The notebooks with some of the draft verses for “Hallelujah” will likely be, for many fans, a highlight of the exhibition. It took Cohen years to finalize the lyrics for that song.

These personal journals span nearly 50 years, from the early 1960s, when Cohen was a nascent poet and writer trying to make his mark in Montreal, to the years encompassing a world tour between 2008 and 2010.

What the notebooks also reveal, Cox explains, is the musician’s playfulness and wit, as well as his painstaking attention to detail. Cohen even returned to these writings years later, marking and revising, while also mining them for new ideas to use in songs and other artworks.

Other objects of fascination – for their simplicity and sense of play – include Cohen’s drawings. These range from doodles on napkins to pictures he would draw when he had young children. Cohen’s son, singer/songwriter Adam, has revealed that his father used to wake early to write and draw, and would share his pictures with the children when they woke.

 

 

Other revealing expressions of Cohen’s life come in the many photographs accompanying this exhibition.
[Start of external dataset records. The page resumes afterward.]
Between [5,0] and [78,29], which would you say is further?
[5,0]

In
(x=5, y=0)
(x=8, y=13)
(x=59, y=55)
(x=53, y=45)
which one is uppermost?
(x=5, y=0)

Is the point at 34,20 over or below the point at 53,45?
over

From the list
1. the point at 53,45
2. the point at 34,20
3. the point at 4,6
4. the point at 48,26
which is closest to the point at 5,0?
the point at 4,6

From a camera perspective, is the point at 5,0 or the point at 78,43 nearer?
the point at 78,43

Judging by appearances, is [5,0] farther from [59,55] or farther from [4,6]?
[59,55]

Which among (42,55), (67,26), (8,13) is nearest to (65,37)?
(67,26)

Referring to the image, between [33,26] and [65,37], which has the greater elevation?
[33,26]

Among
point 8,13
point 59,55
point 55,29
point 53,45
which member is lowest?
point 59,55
As Cox says, Cohen owned many cameras from the 1960s onward, as well as different types of Polaroid film, and used them for both the mundane and professional.

“He understood the power of the photograph to help shape his public persona,” Cox says, adding that he made these photographs “in a very disciplined way, almost as a daily form of self-expression and journaling.”
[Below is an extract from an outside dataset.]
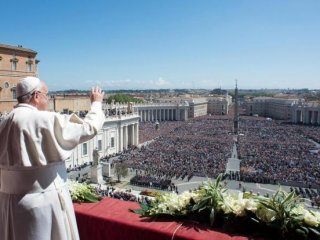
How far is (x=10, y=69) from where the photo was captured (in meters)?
38.0

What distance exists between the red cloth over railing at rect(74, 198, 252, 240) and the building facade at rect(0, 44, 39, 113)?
36.1 metres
Among the most fascinating Polaroid images are from the late 1960s, when Cohen was transitioning from being a writer and poet to a recording artist.
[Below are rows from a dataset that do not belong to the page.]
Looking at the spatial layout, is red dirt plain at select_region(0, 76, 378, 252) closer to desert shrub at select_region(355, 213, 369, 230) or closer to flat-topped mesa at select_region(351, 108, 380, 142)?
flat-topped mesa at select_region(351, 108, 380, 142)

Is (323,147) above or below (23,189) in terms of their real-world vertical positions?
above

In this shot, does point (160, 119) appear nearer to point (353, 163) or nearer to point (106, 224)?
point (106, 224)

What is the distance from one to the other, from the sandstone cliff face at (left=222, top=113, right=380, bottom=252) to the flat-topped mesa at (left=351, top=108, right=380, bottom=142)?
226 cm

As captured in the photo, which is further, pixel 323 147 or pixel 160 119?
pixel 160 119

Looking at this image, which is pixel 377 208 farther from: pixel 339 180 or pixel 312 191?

These photographs are documents of his time in Nashville, where he was preparing to make his second album, Songs from a Room, and finding his foot in the American music scene. Some of those images of Cohen from Nashville were taken by the late Toronto photographer Arnaud Maggs.

Everybody Knows will also feature fan mail, personal letters (from, among others, Joni Mitchell and k.d. lang), books from Cohen’s personal library, musical instruments, and even Cohen’s trilby hat.

Nevertheless, the show is structured around crucial settings within Cohen’s life. An early section will focus on Cohen’s roots within Montreal and the city’s Jewish community.

“That’s fundamental to who he is,” Cox says. “This is someone who explored many different religions and spiritual systems throughout his life. But in a sense, it always came back to Judaism and his love of the Jewish stories and the spoken word, as it’s communicated by the cantor [in a synagogue].”

Other locations emphasized here include the Greek island of Hydra. There, after purchasing a three-storey home in 1960, Cohen found both beauty and privacy. He fell in love with Marianne Ihlen, the inspiration for the beloved song, “So Long, Marianne,” in Hydra, and also wrote much of his early poetry and literature there.

Some of the drafts of those early prose and poetry were even sold to the University of Toronto around the time of Cohen’s 30th birthday. The artist wanted to curate his own life story and create a record for posterity.

 

“From very early on, the idea of an archive was really important to him,” Cox says. “He’s on the record as saying he considers the archive to be his sort of masterpiece… not just the many collections of poems and the novels and the albums, but the entire body of work.”

The point of the exhibition’s title, Everybody Knows, is meant to be ironic: there is much known about Cohen, but still much left for his fans and admirers to excavate within the memorabilia.

Of course, the exhibition shares its name with Cohen’s hit 1988 single, an ominous track where one can still see modern-day relevance. As Cox indicates, one of the haunting lyrics intones that “the Plague is coming,” which resonates with a song written in pre-COVID times. (It has been interpreted as a reference to the AIDS crisis, which raged at the time of the song’s release.)

“I don’t describe Cohen as a prophet or a seer in any way,” Cox says. “But there is no doubt about it, that he had an uncanny way of cutting to the core of the human experience in a lot of his songwriting, and the poetry especially.”